This was Problem A-5 in the 1995 William Lowell Putnam Mathematical Competition.

No one answered this week's POTW. The solution, attributed to Kiran Kedlaya and his associates, follows:

It is known that the set of solutions of a system of
linear first-order differential equations with constant coefficients
is $n$-dimensional, with basis vectors of the form $f_{i}(t)
\vec{v}_{i}$ (i.e.\ a function times a constant vector), where the
$\vec{v}_{i}$ are linearly independent.
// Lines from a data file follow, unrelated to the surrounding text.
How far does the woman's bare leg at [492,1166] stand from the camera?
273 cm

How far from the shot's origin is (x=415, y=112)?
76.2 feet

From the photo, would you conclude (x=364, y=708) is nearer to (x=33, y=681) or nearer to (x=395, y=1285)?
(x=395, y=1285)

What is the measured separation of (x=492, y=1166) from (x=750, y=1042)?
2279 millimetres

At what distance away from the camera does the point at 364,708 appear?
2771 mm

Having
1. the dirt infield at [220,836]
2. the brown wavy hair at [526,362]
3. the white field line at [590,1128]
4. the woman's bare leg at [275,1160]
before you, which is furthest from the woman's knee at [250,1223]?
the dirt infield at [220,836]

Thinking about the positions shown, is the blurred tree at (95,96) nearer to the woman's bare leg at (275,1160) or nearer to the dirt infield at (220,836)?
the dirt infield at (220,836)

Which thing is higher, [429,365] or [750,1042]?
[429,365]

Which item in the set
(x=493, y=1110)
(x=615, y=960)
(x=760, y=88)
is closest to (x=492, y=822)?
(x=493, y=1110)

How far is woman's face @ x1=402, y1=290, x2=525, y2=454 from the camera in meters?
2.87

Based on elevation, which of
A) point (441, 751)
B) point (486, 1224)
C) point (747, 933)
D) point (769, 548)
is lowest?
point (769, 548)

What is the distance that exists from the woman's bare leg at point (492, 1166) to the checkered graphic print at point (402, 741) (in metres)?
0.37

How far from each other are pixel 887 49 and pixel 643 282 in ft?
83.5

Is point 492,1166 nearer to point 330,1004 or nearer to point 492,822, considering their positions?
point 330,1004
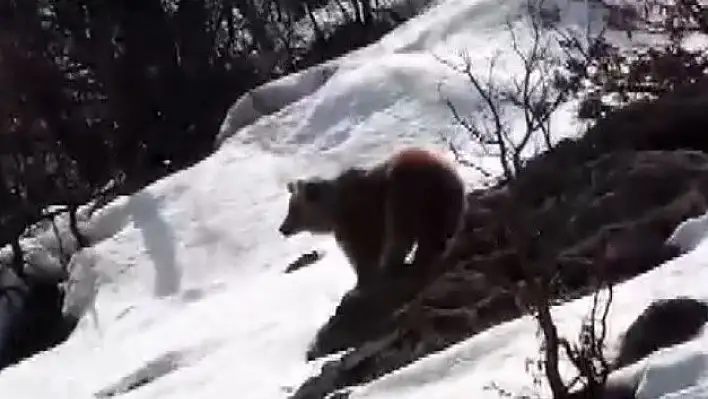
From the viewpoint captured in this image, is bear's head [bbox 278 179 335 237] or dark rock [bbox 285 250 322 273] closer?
bear's head [bbox 278 179 335 237]

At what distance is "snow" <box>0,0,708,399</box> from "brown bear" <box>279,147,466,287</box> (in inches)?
41.1

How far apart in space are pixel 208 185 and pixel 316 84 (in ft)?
13.3

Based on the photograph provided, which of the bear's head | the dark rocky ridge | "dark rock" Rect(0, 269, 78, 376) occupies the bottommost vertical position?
"dark rock" Rect(0, 269, 78, 376)

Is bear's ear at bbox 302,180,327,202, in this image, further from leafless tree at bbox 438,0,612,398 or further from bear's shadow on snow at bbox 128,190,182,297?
bear's shadow on snow at bbox 128,190,182,297

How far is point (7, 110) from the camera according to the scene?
26.9 meters

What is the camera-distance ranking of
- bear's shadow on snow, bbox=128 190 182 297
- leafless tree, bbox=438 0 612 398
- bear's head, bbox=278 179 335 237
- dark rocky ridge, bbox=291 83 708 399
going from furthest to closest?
bear's shadow on snow, bbox=128 190 182 297, bear's head, bbox=278 179 335 237, dark rocky ridge, bbox=291 83 708 399, leafless tree, bbox=438 0 612 398

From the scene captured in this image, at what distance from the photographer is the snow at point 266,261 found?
7.99 meters

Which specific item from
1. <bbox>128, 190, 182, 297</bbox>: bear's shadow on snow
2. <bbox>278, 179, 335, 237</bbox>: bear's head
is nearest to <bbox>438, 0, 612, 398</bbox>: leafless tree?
<bbox>278, 179, 335, 237</bbox>: bear's head

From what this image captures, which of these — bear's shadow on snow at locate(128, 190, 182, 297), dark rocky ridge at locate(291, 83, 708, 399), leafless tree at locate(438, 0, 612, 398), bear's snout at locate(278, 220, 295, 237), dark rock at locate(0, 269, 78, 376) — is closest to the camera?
leafless tree at locate(438, 0, 612, 398)

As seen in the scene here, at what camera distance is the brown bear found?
1042 cm

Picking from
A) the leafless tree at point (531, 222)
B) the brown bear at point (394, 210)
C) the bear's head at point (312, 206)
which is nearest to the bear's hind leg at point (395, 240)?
the brown bear at point (394, 210)

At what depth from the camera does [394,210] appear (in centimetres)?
1052

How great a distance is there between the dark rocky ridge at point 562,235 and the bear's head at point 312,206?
4.04 feet

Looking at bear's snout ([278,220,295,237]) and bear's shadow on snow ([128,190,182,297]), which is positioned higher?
bear's snout ([278,220,295,237])
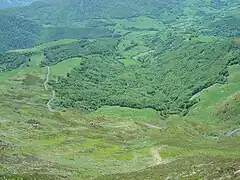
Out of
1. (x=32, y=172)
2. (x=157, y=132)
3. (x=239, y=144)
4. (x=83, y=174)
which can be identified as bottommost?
(x=157, y=132)

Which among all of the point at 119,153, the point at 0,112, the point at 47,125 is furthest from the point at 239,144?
the point at 0,112

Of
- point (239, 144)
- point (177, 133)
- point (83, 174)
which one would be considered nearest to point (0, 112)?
point (177, 133)

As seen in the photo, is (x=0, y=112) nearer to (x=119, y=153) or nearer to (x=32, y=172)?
(x=119, y=153)

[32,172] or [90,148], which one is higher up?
[32,172]

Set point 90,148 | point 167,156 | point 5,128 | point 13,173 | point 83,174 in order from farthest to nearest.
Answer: point 5,128 < point 90,148 < point 167,156 < point 83,174 < point 13,173

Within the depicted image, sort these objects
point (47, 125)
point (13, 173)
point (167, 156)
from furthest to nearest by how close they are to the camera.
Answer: point (47, 125) → point (167, 156) → point (13, 173)

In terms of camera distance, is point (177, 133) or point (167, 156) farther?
point (177, 133)

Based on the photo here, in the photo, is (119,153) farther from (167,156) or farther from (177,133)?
(177,133)

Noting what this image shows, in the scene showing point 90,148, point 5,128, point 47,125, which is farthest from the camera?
point 47,125

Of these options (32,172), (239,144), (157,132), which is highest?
(32,172)
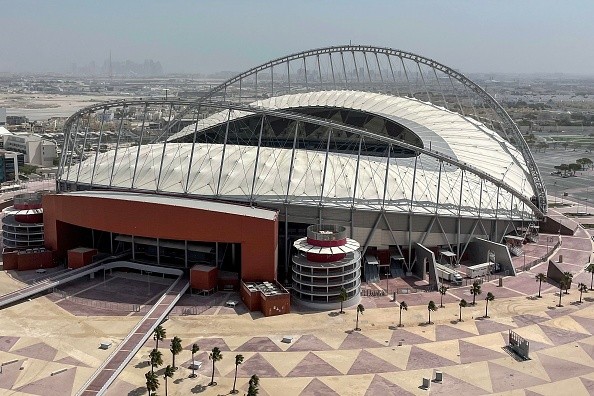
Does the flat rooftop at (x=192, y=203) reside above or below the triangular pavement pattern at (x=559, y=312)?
above

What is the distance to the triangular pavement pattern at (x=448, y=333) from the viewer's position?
54.9m

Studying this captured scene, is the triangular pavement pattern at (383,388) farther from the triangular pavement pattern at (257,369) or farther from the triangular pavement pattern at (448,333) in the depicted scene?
the triangular pavement pattern at (448,333)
In
particular, our solution $\vec{x}(t)$ can be written as $\sum_{i=1}^{n}
c_{i}f_{i}(t) \vec{v}_{1}$.

Choose a vector $\vec{w}$ orthogonal to $\vec{v}_{2}, \dots,
\vec{v}_{n}$ but not to $\vec{v}_1$. Since $\vec{x}(t) \to 0$ as $t
\to \infty$, the same is true of $\vec{w} \cdot \vec{x}$; but that is
simply $(\vec{w} \cdot \vec{v}_{1}) c_{1} f_{1}(t)$. In other words,
if $c_{i} \neq 0$, then $f_{i}(t)$ must also go to 0.

However, it is easy to exhibit a solution which does not go to 0. The
sum of the eigenvalues of the matrix $A = (a_{ij})$, also known as the
trace of $A$, being the sum of the diagonal entries of $A$, is
nonnegative, so $A$ has an eigenvalue $\lambda$ with nonnegative real
part, and a corresponding eigenvector $\vec{v}$. Then $e^{\lambda t}
\vec{v}$ is a solution that does not go to 0. (If $\lambda$ is not
real, add this solution to its complex conjugate to get a real
solution, which still doesn't go to 0.)

Hence one of the $c_{i}$, say $c_{1}$, is zero, in which case
$\vec{x}(t) \cdot \vec{w} = 0$ for all $t$.